Your output must consist solely of the lines from the one containing "Out of the choices" through the end of the records, reproduced exactly.

[Saved data entries]
★ ★ ★

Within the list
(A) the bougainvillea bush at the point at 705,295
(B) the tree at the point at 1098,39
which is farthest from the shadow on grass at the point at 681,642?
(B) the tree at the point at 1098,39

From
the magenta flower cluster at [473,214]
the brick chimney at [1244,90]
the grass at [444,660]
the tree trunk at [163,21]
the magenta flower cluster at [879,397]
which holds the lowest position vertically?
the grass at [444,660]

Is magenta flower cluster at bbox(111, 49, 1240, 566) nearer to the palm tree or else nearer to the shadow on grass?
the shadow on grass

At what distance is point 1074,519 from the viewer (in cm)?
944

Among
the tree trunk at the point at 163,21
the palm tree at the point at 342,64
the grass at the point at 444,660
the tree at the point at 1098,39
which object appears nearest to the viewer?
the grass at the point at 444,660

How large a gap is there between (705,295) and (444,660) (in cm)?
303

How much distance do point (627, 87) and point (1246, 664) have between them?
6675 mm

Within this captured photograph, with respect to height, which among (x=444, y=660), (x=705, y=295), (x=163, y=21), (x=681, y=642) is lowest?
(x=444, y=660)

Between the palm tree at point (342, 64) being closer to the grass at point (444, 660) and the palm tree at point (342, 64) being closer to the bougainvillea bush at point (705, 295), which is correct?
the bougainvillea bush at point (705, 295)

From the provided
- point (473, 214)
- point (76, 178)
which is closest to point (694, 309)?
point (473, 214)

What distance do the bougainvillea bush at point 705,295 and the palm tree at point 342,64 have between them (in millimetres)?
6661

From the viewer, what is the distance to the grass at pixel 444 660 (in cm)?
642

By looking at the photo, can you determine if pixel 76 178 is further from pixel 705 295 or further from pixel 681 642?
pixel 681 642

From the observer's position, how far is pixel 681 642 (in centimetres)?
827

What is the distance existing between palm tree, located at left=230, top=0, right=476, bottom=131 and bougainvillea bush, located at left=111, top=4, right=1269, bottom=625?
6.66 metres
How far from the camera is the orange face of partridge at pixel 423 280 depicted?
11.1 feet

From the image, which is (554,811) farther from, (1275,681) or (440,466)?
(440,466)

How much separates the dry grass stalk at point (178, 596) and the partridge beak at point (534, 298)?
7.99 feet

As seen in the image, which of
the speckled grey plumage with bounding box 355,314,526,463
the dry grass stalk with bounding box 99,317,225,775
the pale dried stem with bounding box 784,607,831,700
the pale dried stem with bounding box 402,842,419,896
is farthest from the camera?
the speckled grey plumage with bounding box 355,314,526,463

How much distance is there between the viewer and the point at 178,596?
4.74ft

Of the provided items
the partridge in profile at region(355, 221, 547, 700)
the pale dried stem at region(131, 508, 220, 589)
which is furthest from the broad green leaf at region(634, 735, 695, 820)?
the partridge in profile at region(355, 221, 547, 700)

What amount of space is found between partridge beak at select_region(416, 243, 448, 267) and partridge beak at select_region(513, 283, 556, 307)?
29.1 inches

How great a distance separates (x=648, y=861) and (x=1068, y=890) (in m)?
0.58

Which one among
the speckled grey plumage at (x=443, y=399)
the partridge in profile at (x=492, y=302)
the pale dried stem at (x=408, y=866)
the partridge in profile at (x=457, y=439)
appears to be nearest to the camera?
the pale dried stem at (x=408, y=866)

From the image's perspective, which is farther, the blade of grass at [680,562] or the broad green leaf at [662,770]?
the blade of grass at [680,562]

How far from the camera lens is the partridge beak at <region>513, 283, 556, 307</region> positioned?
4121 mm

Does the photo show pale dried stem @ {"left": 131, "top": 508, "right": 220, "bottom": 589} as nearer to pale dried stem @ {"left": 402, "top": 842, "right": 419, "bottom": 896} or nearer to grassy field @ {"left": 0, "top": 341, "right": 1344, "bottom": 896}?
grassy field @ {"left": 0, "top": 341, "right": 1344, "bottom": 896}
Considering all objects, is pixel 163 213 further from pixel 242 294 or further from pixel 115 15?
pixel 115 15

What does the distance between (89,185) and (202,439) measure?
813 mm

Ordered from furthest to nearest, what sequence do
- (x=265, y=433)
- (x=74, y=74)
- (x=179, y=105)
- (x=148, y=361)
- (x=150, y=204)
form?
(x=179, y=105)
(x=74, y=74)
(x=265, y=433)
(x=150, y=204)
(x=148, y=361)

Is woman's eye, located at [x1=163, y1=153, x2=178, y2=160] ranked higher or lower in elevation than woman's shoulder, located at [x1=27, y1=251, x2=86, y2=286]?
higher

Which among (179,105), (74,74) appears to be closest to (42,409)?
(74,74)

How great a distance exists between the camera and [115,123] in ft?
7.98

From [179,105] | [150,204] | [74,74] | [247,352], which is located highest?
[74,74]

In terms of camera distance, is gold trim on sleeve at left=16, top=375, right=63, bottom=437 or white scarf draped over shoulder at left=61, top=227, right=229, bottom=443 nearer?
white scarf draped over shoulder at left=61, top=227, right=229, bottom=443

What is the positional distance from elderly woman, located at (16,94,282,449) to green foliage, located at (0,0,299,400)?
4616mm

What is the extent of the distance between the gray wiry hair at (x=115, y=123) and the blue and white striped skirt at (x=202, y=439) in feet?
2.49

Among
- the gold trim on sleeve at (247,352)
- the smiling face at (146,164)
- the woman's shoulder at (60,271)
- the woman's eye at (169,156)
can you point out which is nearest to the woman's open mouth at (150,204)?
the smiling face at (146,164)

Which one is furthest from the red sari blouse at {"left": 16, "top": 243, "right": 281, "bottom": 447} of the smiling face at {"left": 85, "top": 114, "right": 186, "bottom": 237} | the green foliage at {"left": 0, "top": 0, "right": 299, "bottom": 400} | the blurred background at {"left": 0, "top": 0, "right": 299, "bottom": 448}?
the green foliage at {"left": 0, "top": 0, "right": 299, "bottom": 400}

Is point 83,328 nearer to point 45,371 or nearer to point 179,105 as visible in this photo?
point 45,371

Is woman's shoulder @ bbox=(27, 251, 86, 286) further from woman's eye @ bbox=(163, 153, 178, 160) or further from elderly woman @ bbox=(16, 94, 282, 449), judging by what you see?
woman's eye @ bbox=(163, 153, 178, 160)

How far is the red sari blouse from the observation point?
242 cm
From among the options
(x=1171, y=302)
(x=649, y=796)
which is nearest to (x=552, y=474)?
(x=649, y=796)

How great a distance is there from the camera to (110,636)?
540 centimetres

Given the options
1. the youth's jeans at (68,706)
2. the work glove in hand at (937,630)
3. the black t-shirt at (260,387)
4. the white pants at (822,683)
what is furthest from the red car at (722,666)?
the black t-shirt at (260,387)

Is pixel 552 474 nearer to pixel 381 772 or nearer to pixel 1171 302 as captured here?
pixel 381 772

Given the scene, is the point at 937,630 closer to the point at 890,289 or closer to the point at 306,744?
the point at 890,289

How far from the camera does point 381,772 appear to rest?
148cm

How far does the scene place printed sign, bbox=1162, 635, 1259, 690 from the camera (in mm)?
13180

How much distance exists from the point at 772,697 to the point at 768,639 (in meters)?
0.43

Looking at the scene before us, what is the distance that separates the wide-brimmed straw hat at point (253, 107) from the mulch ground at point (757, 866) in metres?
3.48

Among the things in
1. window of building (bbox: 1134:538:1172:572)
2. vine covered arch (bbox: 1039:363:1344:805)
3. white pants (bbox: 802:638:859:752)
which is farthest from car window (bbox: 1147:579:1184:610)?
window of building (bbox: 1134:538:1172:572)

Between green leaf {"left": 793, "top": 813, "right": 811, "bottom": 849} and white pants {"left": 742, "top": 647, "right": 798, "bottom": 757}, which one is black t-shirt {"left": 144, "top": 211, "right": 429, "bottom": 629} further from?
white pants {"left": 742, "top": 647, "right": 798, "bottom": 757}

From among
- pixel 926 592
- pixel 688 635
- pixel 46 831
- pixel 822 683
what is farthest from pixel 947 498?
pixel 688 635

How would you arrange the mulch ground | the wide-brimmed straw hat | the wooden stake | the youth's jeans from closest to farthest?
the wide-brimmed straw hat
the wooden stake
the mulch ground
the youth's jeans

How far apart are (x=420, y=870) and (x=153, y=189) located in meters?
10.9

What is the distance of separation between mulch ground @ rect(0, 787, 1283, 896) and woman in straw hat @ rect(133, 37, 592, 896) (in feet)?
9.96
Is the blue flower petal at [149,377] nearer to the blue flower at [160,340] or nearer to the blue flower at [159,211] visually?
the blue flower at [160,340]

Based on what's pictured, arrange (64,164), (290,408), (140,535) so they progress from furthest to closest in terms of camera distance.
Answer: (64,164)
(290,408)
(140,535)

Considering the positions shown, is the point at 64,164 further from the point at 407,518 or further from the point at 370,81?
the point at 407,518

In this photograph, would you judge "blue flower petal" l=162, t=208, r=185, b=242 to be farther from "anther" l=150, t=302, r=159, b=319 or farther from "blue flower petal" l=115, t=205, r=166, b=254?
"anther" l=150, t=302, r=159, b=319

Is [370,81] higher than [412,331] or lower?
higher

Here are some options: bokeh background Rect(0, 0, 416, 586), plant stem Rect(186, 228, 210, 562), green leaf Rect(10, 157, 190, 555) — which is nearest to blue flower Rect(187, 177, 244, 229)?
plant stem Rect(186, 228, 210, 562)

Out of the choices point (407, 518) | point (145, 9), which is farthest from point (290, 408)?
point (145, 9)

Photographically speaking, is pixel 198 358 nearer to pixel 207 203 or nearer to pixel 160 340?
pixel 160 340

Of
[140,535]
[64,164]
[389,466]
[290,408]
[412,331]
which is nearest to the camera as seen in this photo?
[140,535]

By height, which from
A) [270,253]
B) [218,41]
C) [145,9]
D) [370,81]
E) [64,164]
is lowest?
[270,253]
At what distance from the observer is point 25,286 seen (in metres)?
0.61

★ ★ ★

### [RESPONSE]
Out of the choices point (407, 518) | point (145, 9), which is farthest from point (290, 408)?
point (145, 9)

Photographically speaking, is pixel 198 358 nearer to pixel 207 203 or nearer to pixel 160 340?
pixel 160 340

Of
[140,535]
[64,164]
[389,466]
[290,408]
[412,331]
which is nearest to the camera as seen in this photo?
[140,535]

By height, which from
A) [270,253]
B) [218,41]
C) [145,9]
D) [370,81]
E) [64,164]
is lowest?
[270,253]
At what distance from the observer is point 25,286 seen (in metres)?
0.61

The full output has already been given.